How to share code between flows

Hi!

I am currently trying to migrate to Prefect 2.0 and having a little trouble in my understanding of how to run flow with shared code. Maybe the answer is just really obvious but I couldn’t find anything through googling.
I’d really appreciate the help!

Problem
I want to create deployments for, and run, flows that import modules from a different folder in the same repository.

This is the repository structure:

repository
|-- flows
|---- flow1.py // accesses tasks/task1.py
|---- flow2.py // accesses tasks/task1.py and utils/utils1.py
|-- tasks
|---- task1.py
|-- utils
|---- utils1.py

There is shared code between the flows, that is also quite a lot, so simply duplicating the code into the flow files or folders is out of the question.

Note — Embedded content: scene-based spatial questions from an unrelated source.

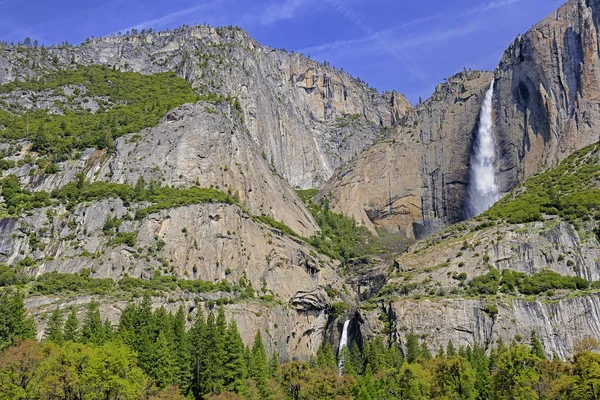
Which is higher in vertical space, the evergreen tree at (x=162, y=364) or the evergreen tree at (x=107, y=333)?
the evergreen tree at (x=107, y=333)

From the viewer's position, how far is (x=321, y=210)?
195m

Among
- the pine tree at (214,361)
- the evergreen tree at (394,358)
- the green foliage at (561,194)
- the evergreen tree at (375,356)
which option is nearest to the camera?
the pine tree at (214,361)

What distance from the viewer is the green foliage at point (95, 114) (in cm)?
14675

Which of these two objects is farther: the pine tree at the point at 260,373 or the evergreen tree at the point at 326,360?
the evergreen tree at the point at 326,360

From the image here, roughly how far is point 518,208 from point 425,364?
61194mm

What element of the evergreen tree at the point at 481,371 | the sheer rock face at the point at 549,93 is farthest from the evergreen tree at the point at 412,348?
the sheer rock face at the point at 549,93

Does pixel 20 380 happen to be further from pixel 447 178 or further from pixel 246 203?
pixel 447 178

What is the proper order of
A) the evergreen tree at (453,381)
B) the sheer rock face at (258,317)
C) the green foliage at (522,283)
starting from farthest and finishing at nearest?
the green foliage at (522,283) → the sheer rock face at (258,317) → the evergreen tree at (453,381)

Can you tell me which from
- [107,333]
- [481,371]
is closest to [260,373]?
[107,333]

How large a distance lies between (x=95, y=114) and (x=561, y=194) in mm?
113363

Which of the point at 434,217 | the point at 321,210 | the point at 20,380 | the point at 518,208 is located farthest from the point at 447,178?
the point at 20,380

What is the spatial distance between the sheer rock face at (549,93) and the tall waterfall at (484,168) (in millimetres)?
2745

(Unsatisfying) Solutions that I have found:

  • Baking the dependencies into the Docker image
    Here the problem is that we would have to redeploy the container every time we change the code. This I would rather like to avoid, because it
    a) is cumbersome and
    b) could block deploying changes for a while because we would have to wait until currently running flows are done

  • Storage Blocks
    As far as I understood I could create a storage block containing the necessary modules. However, the only way I could find is to include the whole repository into the storage block for each flow. That seems like a wasteful and inefficient approach.
    Additionally, each flow would kinda have their own source of truth to what the current code is.

Question(s)
How can I make this work without neither sacrificing the modularization/deduplication of my code nor depending on redeployments to propagate code changes to the agent?

Thanks in advance!

Prefect should still work when importing code normally? As in your storage block that contains the whole repo should be sufficient.

However, the only way I could find is to include the whole repository into the storage block for each flow . That seems like a wasteful and inefficient approach.

i.e. You should not have to do this.

If there are a lot of shared components amongst a single series of work, I would recommend testing out our newly released projects. It would be a great way to kick of pipelines with shared components as it. Additionally, you could have multiple github storage blocks pertaining to each set of workflows you would want to run.

Thanks for the replies! In the end, I just fundamentally misunderstood code storage. I got it working now using the generic GitHub storage block :slight_smile: